Я с немалым трудом, отведя кисть в сторону его большого пальца, освободил свою руку, и мы грохнулись на пол, очутившись в стандартной позиции схватки в партере. Я лежал на спине, отпихивая Сергея коленями, он же, взгромоздясь на меня сверху, пытался провести удушение. Мы никуда не спешили, действуя с методичностью хирургов, проводящих привычную операцию. Он знал все хитрости моего противодействия, а я угадывал на два хода вперед нюансы его атаки. Это напоминало шахматную партию в одном из ее скучно выверенных тупиковых вариантов.
И все-таки в какой-то миг он ошибся… Впрочем, нет. Он просто не знал русской борьбы самбо, в отличие от японского дзюдо имеющей богатый арсенал болевых приемов на ногах противника.
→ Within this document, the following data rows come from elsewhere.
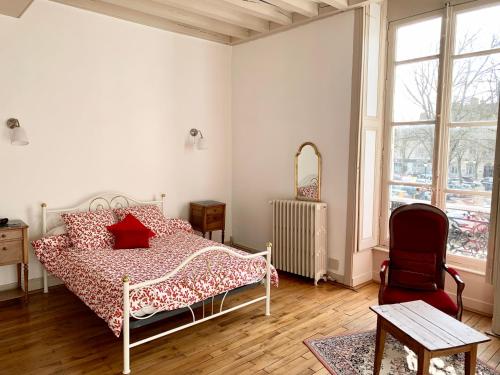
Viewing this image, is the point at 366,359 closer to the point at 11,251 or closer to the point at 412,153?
the point at 412,153

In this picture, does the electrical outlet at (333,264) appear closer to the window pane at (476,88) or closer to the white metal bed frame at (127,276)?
the white metal bed frame at (127,276)

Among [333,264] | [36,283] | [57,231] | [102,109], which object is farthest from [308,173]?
[36,283]

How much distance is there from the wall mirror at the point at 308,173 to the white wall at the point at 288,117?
0.26 feet

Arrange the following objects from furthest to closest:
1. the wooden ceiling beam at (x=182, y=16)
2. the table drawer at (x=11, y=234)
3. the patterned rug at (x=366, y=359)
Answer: the wooden ceiling beam at (x=182, y=16) < the table drawer at (x=11, y=234) < the patterned rug at (x=366, y=359)

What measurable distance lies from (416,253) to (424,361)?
4.57 feet

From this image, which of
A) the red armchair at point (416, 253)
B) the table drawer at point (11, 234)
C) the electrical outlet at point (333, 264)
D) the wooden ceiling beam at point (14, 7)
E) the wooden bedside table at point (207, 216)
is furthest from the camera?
the wooden bedside table at point (207, 216)

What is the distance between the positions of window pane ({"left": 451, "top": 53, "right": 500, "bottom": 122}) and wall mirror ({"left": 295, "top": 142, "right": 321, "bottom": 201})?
4.72 feet

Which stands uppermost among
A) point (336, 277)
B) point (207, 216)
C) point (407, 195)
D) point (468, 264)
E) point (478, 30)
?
point (478, 30)

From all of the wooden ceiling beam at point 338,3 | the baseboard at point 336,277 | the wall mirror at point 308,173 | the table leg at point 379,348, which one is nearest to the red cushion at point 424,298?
the table leg at point 379,348

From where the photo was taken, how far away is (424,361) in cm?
201

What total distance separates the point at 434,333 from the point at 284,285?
218cm

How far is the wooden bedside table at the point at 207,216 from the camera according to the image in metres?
4.78

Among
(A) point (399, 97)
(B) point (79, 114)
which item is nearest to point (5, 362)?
(B) point (79, 114)

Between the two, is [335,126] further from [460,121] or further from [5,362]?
[5,362]
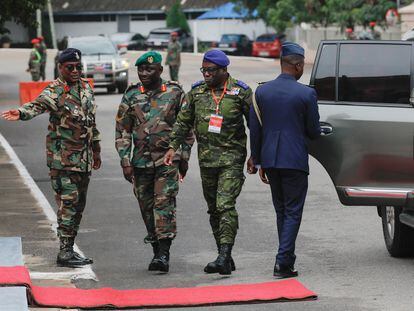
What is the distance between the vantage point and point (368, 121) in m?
10.4

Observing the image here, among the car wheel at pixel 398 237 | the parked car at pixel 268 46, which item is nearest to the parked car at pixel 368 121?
the car wheel at pixel 398 237

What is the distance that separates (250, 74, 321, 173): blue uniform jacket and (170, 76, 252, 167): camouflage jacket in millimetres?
366

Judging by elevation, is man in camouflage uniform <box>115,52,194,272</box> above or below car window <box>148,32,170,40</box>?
above

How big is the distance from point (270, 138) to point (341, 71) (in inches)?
37.6

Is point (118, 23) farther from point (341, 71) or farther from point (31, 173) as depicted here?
point (341, 71)

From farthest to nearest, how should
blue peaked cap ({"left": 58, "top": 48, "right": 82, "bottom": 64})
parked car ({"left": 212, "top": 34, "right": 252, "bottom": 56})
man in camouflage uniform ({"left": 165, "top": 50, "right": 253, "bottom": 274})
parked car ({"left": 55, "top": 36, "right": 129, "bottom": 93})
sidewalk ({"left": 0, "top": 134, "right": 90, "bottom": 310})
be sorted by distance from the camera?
1. parked car ({"left": 212, "top": 34, "right": 252, "bottom": 56})
2. parked car ({"left": 55, "top": 36, "right": 129, "bottom": 93})
3. blue peaked cap ({"left": 58, "top": 48, "right": 82, "bottom": 64})
4. sidewalk ({"left": 0, "top": 134, "right": 90, "bottom": 310})
5. man in camouflage uniform ({"left": 165, "top": 50, "right": 253, "bottom": 274})

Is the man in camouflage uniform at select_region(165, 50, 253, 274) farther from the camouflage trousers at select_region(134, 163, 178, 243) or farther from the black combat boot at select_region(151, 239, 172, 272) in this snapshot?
the black combat boot at select_region(151, 239, 172, 272)

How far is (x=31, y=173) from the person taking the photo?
775 inches

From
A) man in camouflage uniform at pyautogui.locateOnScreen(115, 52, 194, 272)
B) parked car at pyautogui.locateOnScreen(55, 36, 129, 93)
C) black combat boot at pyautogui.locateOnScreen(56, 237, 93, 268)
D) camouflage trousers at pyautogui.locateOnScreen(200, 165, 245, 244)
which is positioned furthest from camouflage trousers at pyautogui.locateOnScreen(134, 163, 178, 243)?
parked car at pyautogui.locateOnScreen(55, 36, 129, 93)

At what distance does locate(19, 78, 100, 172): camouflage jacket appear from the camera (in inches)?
443

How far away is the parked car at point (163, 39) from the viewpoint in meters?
74.8

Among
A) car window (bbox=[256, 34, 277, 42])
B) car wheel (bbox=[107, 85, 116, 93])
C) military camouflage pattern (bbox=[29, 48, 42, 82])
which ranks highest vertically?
military camouflage pattern (bbox=[29, 48, 42, 82])

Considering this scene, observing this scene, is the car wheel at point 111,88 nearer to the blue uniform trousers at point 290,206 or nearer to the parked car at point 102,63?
the parked car at point 102,63

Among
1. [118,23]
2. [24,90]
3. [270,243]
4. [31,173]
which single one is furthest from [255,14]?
[270,243]
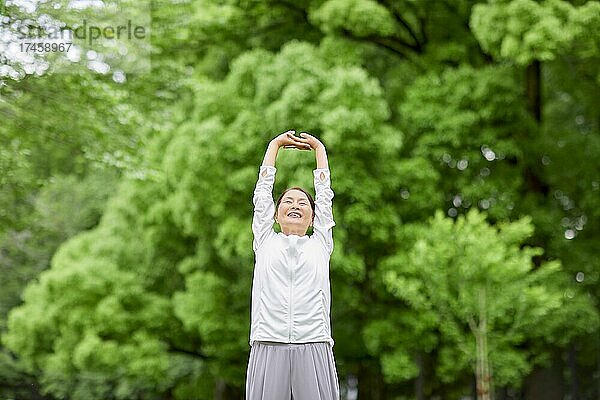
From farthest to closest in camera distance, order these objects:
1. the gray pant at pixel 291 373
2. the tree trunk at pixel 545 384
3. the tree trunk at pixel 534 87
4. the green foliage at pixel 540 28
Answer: the tree trunk at pixel 534 87 < the tree trunk at pixel 545 384 < the green foliage at pixel 540 28 < the gray pant at pixel 291 373

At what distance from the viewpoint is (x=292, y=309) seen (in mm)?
3961

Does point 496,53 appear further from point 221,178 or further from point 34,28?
point 34,28

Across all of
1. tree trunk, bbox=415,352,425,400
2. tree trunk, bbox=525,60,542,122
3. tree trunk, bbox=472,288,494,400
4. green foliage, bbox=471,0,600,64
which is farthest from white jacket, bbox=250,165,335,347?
tree trunk, bbox=415,352,425,400

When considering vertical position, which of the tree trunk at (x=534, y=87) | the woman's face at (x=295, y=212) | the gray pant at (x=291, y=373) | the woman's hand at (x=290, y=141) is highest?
the tree trunk at (x=534, y=87)

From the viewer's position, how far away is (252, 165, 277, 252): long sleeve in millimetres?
4271

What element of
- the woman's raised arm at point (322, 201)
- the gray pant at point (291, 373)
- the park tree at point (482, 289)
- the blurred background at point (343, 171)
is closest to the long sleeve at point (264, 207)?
the woman's raised arm at point (322, 201)

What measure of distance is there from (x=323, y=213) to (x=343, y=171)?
9.57m

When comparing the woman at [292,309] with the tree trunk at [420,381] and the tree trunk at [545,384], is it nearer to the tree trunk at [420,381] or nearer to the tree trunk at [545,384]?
the tree trunk at [545,384]

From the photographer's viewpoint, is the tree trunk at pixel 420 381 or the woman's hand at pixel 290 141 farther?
the tree trunk at pixel 420 381

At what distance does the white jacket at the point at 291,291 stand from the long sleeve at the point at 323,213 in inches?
0.7

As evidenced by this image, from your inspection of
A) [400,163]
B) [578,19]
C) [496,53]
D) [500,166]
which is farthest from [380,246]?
[578,19]

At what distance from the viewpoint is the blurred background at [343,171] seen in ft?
39.7

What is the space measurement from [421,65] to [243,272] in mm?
4886

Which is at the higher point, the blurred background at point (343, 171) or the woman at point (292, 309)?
the blurred background at point (343, 171)
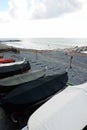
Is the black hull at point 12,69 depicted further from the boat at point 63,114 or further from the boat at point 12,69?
the boat at point 63,114

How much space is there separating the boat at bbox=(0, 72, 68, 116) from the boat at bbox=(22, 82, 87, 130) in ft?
4.22

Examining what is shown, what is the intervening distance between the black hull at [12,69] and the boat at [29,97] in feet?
12.6

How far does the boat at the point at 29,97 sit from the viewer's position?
7.73 meters

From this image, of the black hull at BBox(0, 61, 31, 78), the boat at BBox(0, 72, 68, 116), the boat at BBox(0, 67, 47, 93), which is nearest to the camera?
the boat at BBox(0, 72, 68, 116)

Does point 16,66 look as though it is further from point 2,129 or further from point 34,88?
point 2,129

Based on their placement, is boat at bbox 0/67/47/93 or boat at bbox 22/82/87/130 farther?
boat at bbox 0/67/47/93

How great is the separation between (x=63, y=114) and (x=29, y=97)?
2388 mm

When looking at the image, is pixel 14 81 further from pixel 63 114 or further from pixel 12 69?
pixel 63 114

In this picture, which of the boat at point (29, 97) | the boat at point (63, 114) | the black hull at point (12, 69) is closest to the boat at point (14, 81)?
the boat at point (29, 97)

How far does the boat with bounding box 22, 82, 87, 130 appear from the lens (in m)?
5.57

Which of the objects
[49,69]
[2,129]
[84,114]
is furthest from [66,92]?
[49,69]

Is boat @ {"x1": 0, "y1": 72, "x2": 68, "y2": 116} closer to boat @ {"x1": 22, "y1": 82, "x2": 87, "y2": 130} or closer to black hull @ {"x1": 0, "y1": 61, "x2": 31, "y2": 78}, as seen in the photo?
boat @ {"x1": 22, "y1": 82, "x2": 87, "y2": 130}

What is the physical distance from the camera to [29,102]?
789 cm

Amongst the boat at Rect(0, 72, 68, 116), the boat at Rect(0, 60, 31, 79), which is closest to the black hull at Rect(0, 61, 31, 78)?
the boat at Rect(0, 60, 31, 79)
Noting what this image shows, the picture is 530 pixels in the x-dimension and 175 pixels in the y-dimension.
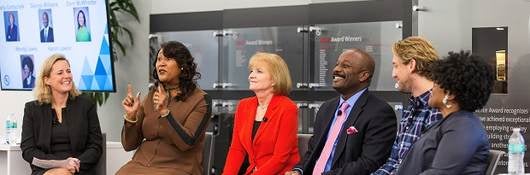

Несколько выпрямившись в коротком рывке, я ухватил его лодыжку, подтянул к себе, зажал под мышкой и, уместив лучевую кость своей руки на ахиллесовом сухожилии Сергея, удовлетворенно откинулся на татами. Ему пришлось вывернуть голень и привстать, обернувшись ко мне спиной, но я тут же провел болевой прием на колено.
Все.
С оцепеневшими от боли скулами, он кулаками застучал по татами, требуя прекращения поединка. Мы поднялись с толстой соломенной циновки.
— Весьма неплохо, — обескураженно почесав лысину, сказал Накаяма. — Рад познакомиться. — И протянул мне сухую жесткую ладонь.
После японец пригласил меня в свой офис, где я изложил ему следующую версию своего пребывания в Америке: дескать, родился здесь, а ныне, пребывая в подвешенном состоянии, претендую на получение гражданства.
— Пока у тебя нет права на работу, — ответил японец, — контракт подписать не смогу. Черные наличные — не моя стихия. Тем более у меня в клубе две трети учеников — полицейские. Так что пока ходи, занимайся, поддерживай форму. Бесплатно. И быстрее получай документы.
Я принял душ и вернулся в раздевалку, где застал своего недавнего соперника, носившего русское имя.
Разговорились. Сергей родился здесь, в Нью-Йорке, покойный отец его — солдат Красной Армии — во время войны попал в плен к немцам, но на родину, в уготованный ему сталинский лагерь, не вернулся и после долгих скитаний очутился в Америке, где женился, вырастил детей и в чьей кладбищенской земле ныне покоился.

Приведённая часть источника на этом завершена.